We started a series of posts a while back about the BostInno rebranding effort, and never quite finished them. The re-launch was a such a huge success, everyone got kind of swept up in it, and we just kind of dropped the ball.

I wanted to revisit it, not so much to talk about the process, but to share why I think BostInno matters so much to the Boston startup community and beyond.

In very practical terms, BostInno is a media channel. I know Chase, Kevin and co. hope it’s a place people feel some urgency to visit, to keep in touch with what’s happening in the region we all care most about. That’s what “the view from inside” is about, and it’s what distinguishes BostInno’s point-of-view from the cold gaze of established media outsiders.

On a deeper level, though, Streetwise media (BostInno’s parent co, now focused on rolling out similar properties in DC, New York, and elsewhere) is about much more than that.

The company’s mission – and by extension it’s brand – is rooted in a simple belief about the power of communities, a belief that communities can change the world. You’ve probably heard it said that individuals can change the world, and there’s certainly truth in that. But individuals do that by creating communities of people that share their point of view.

And what does it take to build a community?
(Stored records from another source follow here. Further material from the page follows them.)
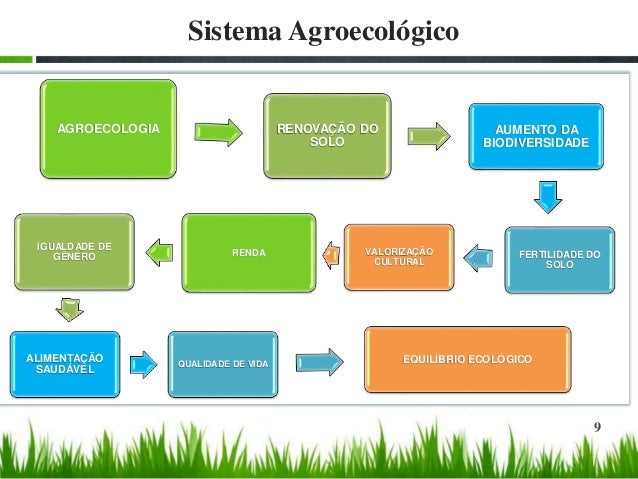 Sistema Agroecológico

AGROECOLOGIA

RENOVAÇÃO DO SOLO

AUMENTO DA BIODIVERSIDADE

FERTILIDADE DO SOLO

VALORIZAÇÃO CULTURAL

RENDA

IGUALDADE DE GÊNERO

ALIMENTAÇÃO SAUDÁVEL

QUALIDADE DE VIDA

EQUILÍBRIO ECOLÓGICO

9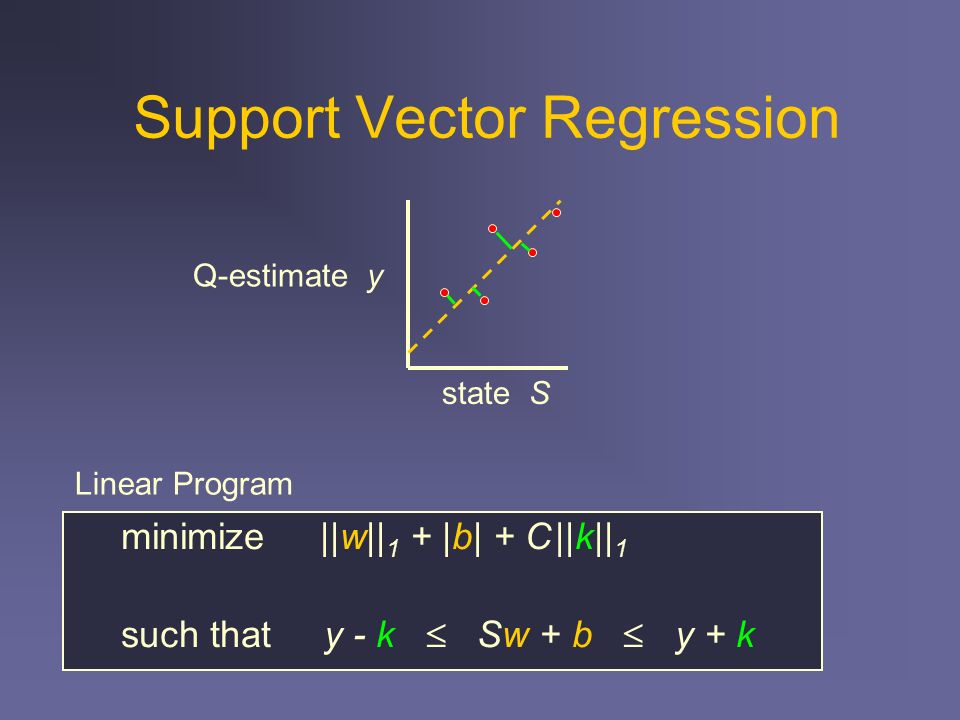 Support Vector Regression

Q-estimate $y$

state $S$

Linear Program

minimize $||w||_1 + |b| + C||k||_1$

such that $y - k \leq Sw + b \leq y + k$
Well, it takes a bunch of things… but one of them is a means of communication. And we’ve seen this throughout history.

Who here has heard of the “Massachusetts Spy?” Google it. It was a newspaper, printed 3 times a week in Colonial Massachusetts. And although most of you have never heard of it, most historians agree that the United States wouldn’t have happened without “the Spy’s” role bringing people together, sharing ideas, and crystalizing a point of view about the revolution.

Heard of Facebook? Very different medium, obviously, but again an instrument which enabled a community of disenfranchised young people across the Middle East to communicate with themselves, fueling the Arab Spring and a set of geopolitical changes people our age will be dealing with for the next 50 years. On a humbler scale you could argue TechCrunch played a comparable role as an organ of the Silicon Valley startup community (at least before it became whatever it is now.) TechCrunch and Silicon Alley Reporter were among the advantages the Palo Alto crowd had over the rest of us, organs to facilitate the flow of information among a group of smart people who wanted to change the world.

Streetwise is doing that same thing for cities across America, but it all started in Boston. It has become an organ of the innovator community here, serving the people who are managing the future by making it happen.

To quote someone smart a while back… We are the ones we’ve been waiting for. BostInno is a way for us to come together and connect. Share and refine ideas. Interact and relate. Establish and deepen professional and personal relationships. It will do all those things if the people reading this… if you, right now, decide to make it exactly that.

So there’s work to do. Join us, and let’s make sure Boston is the place people most want to change the world from in 2012 and beyond.